§ EJERCICIO ESCRITO 1: Enumera todas las frases que aparecen entre comillas en el texto sobre Paradiso.

“Después café, después los puros, con esas luciérnagas salieron de nuevo al frío del portal, desde donde se divisaban las olas que venían en anchurosos toneletes sobre el Malecón”.
José Lezama Lima, Paradiso
El capítulo VII de Paradiso, ese libro omphalos laberinto —la novela como dragón—, nos lega un festín de los sentidos —olor, sabor, color—, de cubanía, autoctonía aderezada de mundo, de universalidad… sin olvidar las viceversas. La mixtura de culturas refunda, bien lo sabía Ortiz. Si Lezama imbricó culturas y saberes para legarnos los misterios del Curso Délfico también imbricó culturas y palatales —erudición y deleite— para legarnos el hoy muy aludido y reputado almuerzo lezamiano. Cena como hierofanía: manifestación de lo sacro. Rindamos culto al viejo precepto: el hombre es lo que come. Mas el hombre es, y muy especialmente, el talante con que lo hace, lo aledaño al acto, la parafernalia, el espíritu que pulula e indeleble deja su muesca en el trance. Lezama nos legó el potens: la posibilidad infinita. No basta vislumbrar el qué, surge atender, con particular fruición, al cómo. Precisamente ese qué —y particularmente ese cómo—, el qué y el cómo cubano—gentilicio tan hierático que se nos antoja atemporal—, se nos concede desde ese Capítulo VII, —segundo convite de la novela, sucesivas páginas en las que se narra con fruición qué, cómo y quiénes comen— suerte de atemporalidad aderezada de tradición y universalidad, inolvidable convite literaturizado, y, digámoslo sin tapujos o mediatizadas tintas: extraordinariamente sensual. Ah, el azar concurrente, la vivencia oblicua y el súbito: que lo sensual no llega solo desde el sexo, por Dios. “Te sorbo y me creas”, sentenció el hombre de Trocadero No. 162. Logos esparmaticus: razón creadora. Y también: “Me uní a ti sin ti”. No hay aporía eleática: hay convite entre cubanos.

§ MATERIAL PROPORCIONADO:

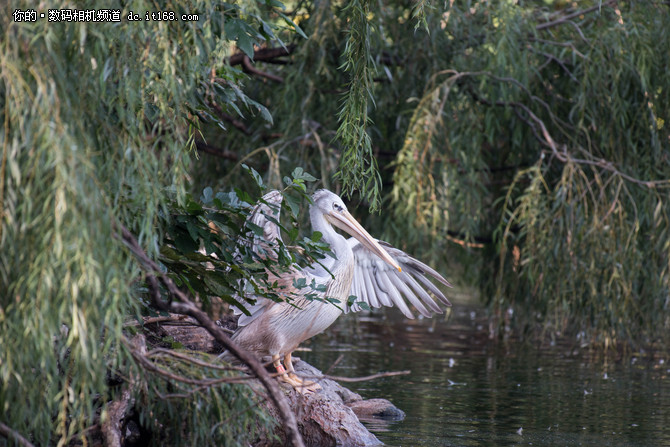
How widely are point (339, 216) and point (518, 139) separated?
3.21 metres

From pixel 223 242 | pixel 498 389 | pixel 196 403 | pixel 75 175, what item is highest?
pixel 75 175

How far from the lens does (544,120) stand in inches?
331

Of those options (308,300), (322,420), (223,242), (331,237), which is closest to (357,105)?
(223,242)

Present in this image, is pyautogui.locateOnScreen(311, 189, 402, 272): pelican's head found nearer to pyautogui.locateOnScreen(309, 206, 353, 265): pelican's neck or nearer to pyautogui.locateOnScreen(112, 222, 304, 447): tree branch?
pyautogui.locateOnScreen(309, 206, 353, 265): pelican's neck

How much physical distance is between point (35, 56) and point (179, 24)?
26.5 inches

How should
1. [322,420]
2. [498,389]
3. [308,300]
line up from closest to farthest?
1. [322,420]
2. [308,300]
3. [498,389]

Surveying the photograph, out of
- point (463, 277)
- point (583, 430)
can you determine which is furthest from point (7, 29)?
point (463, 277)

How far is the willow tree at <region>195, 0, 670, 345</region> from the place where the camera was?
7223mm

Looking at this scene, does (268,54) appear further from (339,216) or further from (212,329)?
(212,329)

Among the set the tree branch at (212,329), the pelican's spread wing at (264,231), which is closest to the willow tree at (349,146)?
the tree branch at (212,329)

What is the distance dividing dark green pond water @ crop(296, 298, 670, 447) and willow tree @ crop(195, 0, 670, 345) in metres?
0.50

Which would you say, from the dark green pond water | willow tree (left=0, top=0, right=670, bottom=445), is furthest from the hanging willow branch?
the dark green pond water

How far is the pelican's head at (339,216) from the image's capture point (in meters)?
5.78

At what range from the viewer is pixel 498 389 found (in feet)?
23.5
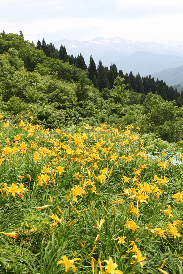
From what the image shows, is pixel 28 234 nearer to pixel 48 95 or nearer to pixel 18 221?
pixel 18 221

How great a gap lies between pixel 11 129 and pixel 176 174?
12.7 ft

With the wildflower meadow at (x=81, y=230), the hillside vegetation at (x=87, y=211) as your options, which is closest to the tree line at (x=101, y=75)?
the hillside vegetation at (x=87, y=211)

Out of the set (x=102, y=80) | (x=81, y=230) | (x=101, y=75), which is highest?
(x=101, y=75)

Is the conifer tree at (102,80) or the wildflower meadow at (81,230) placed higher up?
the conifer tree at (102,80)

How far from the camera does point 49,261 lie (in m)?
1.25

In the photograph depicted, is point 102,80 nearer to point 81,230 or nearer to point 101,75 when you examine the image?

§ EJERCICIO ESCRITO 2: Transcribe sin ningún cambio las líneas de los registros que van desde la que contiene "With the wildflower" hasta el final de los registros, incluidas ambas.

§ RESPUESTA ESCRITA 1:
- "Después café, después los puros, con esas luciérnagas salieron de nuevo al frío del portal, desde donde se divisaban las olas que venían en anchurosos toneletes sobre el Malecón"
- "Te sorbo y me creas"
- "Me uní a ti sin ti"

§ RESPUESTA ESCRITA 2:
With the wildflower meadow at (x=81, y=230), the hillside vegetation at (x=87, y=211) as your options, which is closest to the tree line at (x=101, y=75)?
the hillside vegetation at (x=87, y=211)

Out of the set (x=102, y=80) | (x=81, y=230) | (x=101, y=75), which is highest?
(x=101, y=75)

Is the conifer tree at (102,80) or the wildflower meadow at (81,230) placed higher up?
the conifer tree at (102,80)

How far from the camera does point 49,261 lie (in m)?
1.25

In the photograph depicted, is point 102,80 nearer to point 81,230 or nearer to point 101,75 when you examine the image?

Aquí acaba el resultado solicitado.